AIGC Operations System

The China Bank Software Center integrates industry large model technologies with banking IT system operations experience to gradually promote the intelligent transformation and upgrading of the operations system. This includes various intelligent operation services such as platform technology support, enterprise-level observability systems, unified configuration centers, alarm analysis and intelligent handling, and information report generation. A framework for AGI (Artificial General Intelligence) operations has been proposed and constructed, based on enterprise-level public resources such as general and domain-specific large model libraries, AGI operations scenario libraries, problem/event knowledge bases, algorithm libraries, and user control systems. This framework realizes unified acquisition of operational information, full-link tracking of system applications, intelligent diagnosis and analysis of faults, automated control of change implementations, and real-time decision-making operations, providing users with a more efficient operational service experience through a unified service desk. The AGI operations architecture is shown in Figure 1.

Exploring AIGC Applications in System Operations

Figure 1 AGI Operations Framework

Under the AGI operations framework, how can we achieve true integrated operations using existing enterprise-level IT systems? First, intelligent information generation links existing enterprise databases, analysis systems, etc., through generative AI models to produce real-time system inspection reports, event analysis reports, resource usage reports, and system configuration item reports; second, interactive AI allows AI models to generate content through optimized prompts and link to RPA system tools, enabling command-driven conversational operations; third, intelligent alarms and self-healing utilize analytical AI large models to intelligently analyze observable operational data and automatically implement system alarm healing using automation tools.

Figure 2 is an example of AGI operations scenarios. By calling the large model API services at the MaaS layer, enterprise-level tools, and tuning prompts, basic operational scenario requirements can be met. For instance, Q&A AI large models can fulfill needs such as technical consulting and operational ticket handling recommendations, while task-oriented AI large models can provide real-time monitoring information and automated task dispatching.
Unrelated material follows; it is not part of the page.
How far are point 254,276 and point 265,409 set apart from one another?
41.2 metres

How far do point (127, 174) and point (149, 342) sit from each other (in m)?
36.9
Figure 2 AGI Operations Scenario Example

1. Multi-channel Information Collection to Build the Foundation of Operations Data. Before the troops move, data must precede. Data collection and integration is the foundation of all operational work. The training phase of large models requires support from various types of data. The enterprise observability system integrates existing monitoring systems such as Zabbix, Prometheus, ELK, and Skywalking. The enterprise unified configuration center incorporates various automation script tools, enabling multi-channel and high-efficiency data collection capabilities, encompassing basic configuration, system and application operation logs, monitoring metrics, link information, operational knowledge bases, and more, effectively supporting the collection of operational data across tens of thousands of partitions.

The domain-specific large model is problem-oriented, optimizing preprocessing algorithms through regular analysis and assessment of collected data to reduce the interference of redundant data and highlight meaningful observable operational data. The domain AI model generates optimization suggestions for existing rule-based or machine learning-based alarm algorithms, promptly adjusting alarm generation, aggregation, and convergence methods to effectively improve alarm quality. The alarm resolution strategies generated concurrently by the domain model are appended to pre-warning notifications, achieving a “concierge-style” service of data aggregation and global presentation.

2. Full-link Observability to Accurately Exclude System Failures. Comprehensive coverage, dynamic perception. The AGI operations framework is based on the enterprise observability system and the enterprise unified configuration center, driven by domain large models and algorithm libraries, conducting link-level aggregation analysis and fault diagnosis across multiple dimensions such as system architecture, network topology, and applications. By employing key path embedding and fault chain coloring, the vast amount of basic data collected is interconnected, and multiple rounds of model training and parameter adjustments are performed, establishing a baseline profile of the application’s operational state using multi-source historical data in the link. Real-time link data from business clusters is dynamically matched with the application’s baseline profile, and fault information is reported, achieving transparency of the business link context and making “link as a service” and “fault as discovery” readily available, providing intelligent “dual eyes” for precise fault isolation of systems and applications.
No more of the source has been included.